--- SOURCE INFORMATION ---
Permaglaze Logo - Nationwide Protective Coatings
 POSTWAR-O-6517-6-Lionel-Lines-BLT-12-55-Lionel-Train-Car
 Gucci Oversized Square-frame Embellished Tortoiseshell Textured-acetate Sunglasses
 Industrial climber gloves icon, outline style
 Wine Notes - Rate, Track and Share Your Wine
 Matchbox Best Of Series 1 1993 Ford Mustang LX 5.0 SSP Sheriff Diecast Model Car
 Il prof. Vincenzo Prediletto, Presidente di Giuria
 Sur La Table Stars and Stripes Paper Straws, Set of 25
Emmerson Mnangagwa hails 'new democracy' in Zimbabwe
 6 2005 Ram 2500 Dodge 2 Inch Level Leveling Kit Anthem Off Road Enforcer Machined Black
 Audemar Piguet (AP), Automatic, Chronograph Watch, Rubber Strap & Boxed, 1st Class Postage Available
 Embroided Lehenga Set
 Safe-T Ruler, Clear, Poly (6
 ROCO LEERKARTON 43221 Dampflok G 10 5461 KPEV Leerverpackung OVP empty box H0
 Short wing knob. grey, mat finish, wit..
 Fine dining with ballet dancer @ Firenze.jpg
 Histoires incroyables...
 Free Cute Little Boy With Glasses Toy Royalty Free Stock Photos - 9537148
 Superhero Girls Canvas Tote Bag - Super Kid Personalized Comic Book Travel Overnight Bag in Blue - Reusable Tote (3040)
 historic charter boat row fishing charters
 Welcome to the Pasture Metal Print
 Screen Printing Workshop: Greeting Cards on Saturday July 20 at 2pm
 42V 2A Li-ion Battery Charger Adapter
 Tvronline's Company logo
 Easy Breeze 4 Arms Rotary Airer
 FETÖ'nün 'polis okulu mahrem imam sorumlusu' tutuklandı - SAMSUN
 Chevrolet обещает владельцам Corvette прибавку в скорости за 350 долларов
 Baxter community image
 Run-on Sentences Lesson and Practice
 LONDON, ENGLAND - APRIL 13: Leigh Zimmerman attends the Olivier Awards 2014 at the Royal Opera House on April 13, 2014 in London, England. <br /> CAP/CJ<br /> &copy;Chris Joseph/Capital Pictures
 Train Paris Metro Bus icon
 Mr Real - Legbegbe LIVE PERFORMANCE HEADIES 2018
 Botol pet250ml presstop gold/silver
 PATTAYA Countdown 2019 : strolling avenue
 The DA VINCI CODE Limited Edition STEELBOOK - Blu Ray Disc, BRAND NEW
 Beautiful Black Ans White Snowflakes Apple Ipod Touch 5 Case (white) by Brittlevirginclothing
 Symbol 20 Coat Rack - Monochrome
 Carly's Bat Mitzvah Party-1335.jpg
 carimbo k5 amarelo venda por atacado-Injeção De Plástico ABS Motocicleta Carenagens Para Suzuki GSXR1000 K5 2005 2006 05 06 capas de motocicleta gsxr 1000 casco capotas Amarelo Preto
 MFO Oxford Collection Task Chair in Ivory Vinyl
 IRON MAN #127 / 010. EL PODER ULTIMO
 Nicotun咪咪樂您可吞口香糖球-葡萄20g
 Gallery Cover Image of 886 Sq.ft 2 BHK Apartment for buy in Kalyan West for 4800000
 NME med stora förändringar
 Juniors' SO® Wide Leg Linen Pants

--- EXERCISE REQUIREMENTS ---
Your answer should hold exactly the lines from the one containing "carimbo k5 amarelo" to the last line of the data, both included, and no others.

--- WRITTEN ANSWER ---
 carimbo k5 amarelo venda por atacado-Injeção De Plástico ABS Motocicleta Carenagens Para Suzuki GSXR1000 K5 2005 2006 05 06 capas de motocicleta gsxr 1000 casco capotas Amarelo Preto
 MFO Oxford Collection Task Chair in Ivory Vinyl
 IRON MAN #127 / 010. EL PODER ULTIMO
 Nicotun咪咪樂您可吞口香糖球-葡萄20g
 Gallery Cover Image of 886 Sq.ft 2 BHK Apartment for buy in Kalyan West for 4800000
 NME med stora förändringar
 Juniors' SO® Wide Leg Linen Pants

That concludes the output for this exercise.